By BRIDGET CARTER
The suppression order covering the name of a woman facing a murder charge after a car hit teenagers at a party has lapsed.
Julie Johnson, 19, has been charged in the Whangarei District Court with the murder of Renee Brown, 16.
The Whangarei Girls High School student was killed and 12 others were injured as a car ploughed into a group of teenagers at a birthday party in Kamo on Sunday morning.
Johnson, who has a preschool-aged daughter, also faces 26 charges of injuring with intent to injure, causing grievous bodily harm and failing to stop after an accident.
She is in custody awaiting her next court appearance on Monday.
Johnson had been given temporary name suppression until yesterday so her family members could be contacted.
Yesterday, Leanne Johnson, a distant relative of the accused and one of the parents who helped to organise the party, said she felt angry that one incident had ruined what was a good night, and said she was reluctant to organise another big party.
People were drinking, dancing and having fun before 1am, when the car hit the teenagers, struck a powerpole and ploughed through several fences before ending up in a ditch.
"Nobody was out of control except for this thing that has happened," she said. "It was a night that should have been a happy event."
The party was for three youths who recently turned 18: Riley Dunn, Jason Rhodes and her son, Brett Johnson.
Mrs Johnson said that in time she would speak to Renee's parents.
Her own family were still in shock. "My boy and all of us have all different emotions at the moment and we just want the law to see it right."
Mrs Johnson's younger son, Riki, aged 15, was among those hurt.
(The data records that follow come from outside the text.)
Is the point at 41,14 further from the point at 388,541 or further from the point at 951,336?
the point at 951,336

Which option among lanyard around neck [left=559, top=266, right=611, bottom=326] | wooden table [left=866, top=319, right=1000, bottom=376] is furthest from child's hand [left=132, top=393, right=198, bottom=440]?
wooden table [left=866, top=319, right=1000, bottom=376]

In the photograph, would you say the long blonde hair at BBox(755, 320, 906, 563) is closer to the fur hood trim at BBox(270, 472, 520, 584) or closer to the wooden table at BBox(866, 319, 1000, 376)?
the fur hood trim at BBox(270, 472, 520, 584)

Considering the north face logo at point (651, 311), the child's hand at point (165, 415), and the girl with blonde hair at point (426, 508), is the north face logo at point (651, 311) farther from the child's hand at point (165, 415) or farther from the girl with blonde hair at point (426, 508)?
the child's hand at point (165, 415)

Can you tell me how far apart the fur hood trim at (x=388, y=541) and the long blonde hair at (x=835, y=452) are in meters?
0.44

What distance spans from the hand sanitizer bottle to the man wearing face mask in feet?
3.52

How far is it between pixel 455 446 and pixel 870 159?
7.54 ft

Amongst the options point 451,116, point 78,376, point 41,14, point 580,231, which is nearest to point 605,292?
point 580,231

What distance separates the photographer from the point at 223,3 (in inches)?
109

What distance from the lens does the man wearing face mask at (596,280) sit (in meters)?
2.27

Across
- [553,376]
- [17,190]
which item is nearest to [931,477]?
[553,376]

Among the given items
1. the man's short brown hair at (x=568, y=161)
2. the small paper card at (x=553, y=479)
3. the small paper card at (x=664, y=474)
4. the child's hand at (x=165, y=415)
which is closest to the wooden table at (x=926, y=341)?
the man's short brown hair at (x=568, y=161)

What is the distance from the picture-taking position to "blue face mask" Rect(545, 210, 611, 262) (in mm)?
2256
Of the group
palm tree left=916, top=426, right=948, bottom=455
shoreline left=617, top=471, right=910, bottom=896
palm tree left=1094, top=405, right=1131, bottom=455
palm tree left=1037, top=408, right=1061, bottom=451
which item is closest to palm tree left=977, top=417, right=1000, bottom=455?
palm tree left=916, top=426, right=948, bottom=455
He was released from hospital yesterday after suffering injuries to his head, knee and elbow. It is not known when he can return to school.
Police, who were yesterday still interviewing witnesses, have said that drunk party-goers hindered emergency services and fights had occurred at the gathering early on.
But Mrs Johnson said the teens "were all well-behaved and it was just like any normal party".